I’ve been dealing with a lot of feelings over this. Solidarity, guilt, saddness, defeat, a savage want and wish that there was someone to reach out to. That there was a way for people like Richard and people like me to get the help that we need but with my own situation, I learned quickly, that there isn’t. There really isn’t. In my situation, I went to the hospital. I told them I didn’t feel safe, that I didn’t want to be alive anymore and the social worker that was supposed to be there in a capacity to help me? She rolled her eyes at me. She asked me what my coping mechanisms were and in a bid to punish me for ruining her night by having her called in, told me they were no good, that everything I did to hold on and make myself feel better were just ‘stressors’ and that I shouldn’t engage in them anymore.

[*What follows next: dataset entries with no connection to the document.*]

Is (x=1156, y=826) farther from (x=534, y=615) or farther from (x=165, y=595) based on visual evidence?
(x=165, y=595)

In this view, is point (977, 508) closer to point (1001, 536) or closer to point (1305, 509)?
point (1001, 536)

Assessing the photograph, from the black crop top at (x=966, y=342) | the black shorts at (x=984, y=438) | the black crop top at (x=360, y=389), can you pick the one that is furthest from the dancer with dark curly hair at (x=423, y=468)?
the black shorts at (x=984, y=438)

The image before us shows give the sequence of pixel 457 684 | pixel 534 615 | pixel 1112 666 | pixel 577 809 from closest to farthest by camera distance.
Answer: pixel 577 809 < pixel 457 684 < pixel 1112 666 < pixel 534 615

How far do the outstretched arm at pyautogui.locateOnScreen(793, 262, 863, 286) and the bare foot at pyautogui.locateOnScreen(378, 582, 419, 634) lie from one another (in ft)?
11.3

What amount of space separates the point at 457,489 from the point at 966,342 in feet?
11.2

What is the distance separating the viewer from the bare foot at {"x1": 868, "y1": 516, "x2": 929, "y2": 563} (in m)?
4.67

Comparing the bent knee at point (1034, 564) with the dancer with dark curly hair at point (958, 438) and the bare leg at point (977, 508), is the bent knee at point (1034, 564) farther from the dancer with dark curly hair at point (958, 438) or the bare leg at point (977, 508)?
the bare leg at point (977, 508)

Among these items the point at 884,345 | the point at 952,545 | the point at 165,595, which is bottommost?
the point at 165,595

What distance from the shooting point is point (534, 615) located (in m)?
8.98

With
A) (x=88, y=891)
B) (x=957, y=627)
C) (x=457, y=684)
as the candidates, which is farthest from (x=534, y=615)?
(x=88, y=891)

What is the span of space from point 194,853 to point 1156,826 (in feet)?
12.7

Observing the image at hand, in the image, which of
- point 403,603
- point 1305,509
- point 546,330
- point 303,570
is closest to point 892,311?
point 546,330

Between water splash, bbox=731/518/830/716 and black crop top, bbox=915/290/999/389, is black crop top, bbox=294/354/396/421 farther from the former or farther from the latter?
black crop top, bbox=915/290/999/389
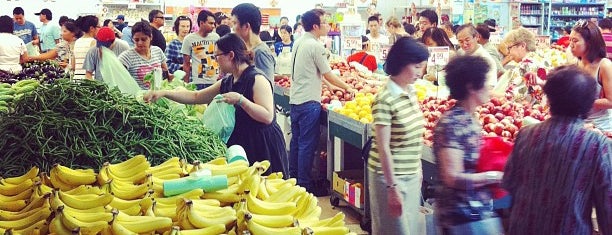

I asked her what I was supposed to do and she said she didn’t know and I needed to “figure it out.”

When you reach out for help once, and that is the response you get? I don’t know if there is a single person on the planet that would reach out for help again. I don’t honestly know what I am going to do if I ever get that bad again.

I hope that Richard never had to feel that way. I am hoping when he broke, this last time, that it was his first time. I hope that he achieved some level of peace looking over the Olympics, with wonder in his voice.

I hope that this incident doesn’t get swept under the rug. I hope, like hell, that the conversation doesn’t turn to “How do we better secure…” and instead turns to “What do we do for those in crisis that they feel like they can reach out, so there is help, so it never gets to this point for anyone else again.”

I think, that for a very long time, we’ve been having the wrong conversation where suicide is concerned. I think we all need to do better in beating back the stigma around mental health. I think we need to change the course of the conversation, and I think we need to learn how to not just listen but to really hear other people in a way that they don’t feel alone. That they don’t feel like suck starting their handgun, or jumping, or hanging, or stealing a friggin’ airplane and sending it into a nosedive is the only answer they have left.

It’s not. But you have to make it to tomorrow to have a better day and it’s disingenuous to think or say anything but the truth when someone comes to you with this kind of a mess in their heart and in their head.

The truth is we don’t have all the answers to their specific situation. The truth is, you don’t have to have a fix or the answer right then and there. The truth is, all you have to do is be there, listen, hurt with your friend or family member for a short time until they feel strong enough to keep going while you simultaneously look for the professional that can potentially supply the answers you ain’t got. And if you run into a ‘professional’ like the one I got? Advocate for your person. Tell that professional they can fuck right off, raise some holy hell with the hospital until they give you someone else.

Sounds impossible, right?

Surprisingly, it’s really not.

It’s only time, a sympathetic, empathetic ear, and shoulder to lean on. An openness and willingness to understand and say, “It’s okay not to be okay.”

In the end, I got lucky. I had people in my corner who didn’t let me quit, took me in, and let me have a week to just breathe and let some of the stress, anxiety, and worry fall away.

Richard didn’t get that, for whatever reason, and I feel that right down to my very core.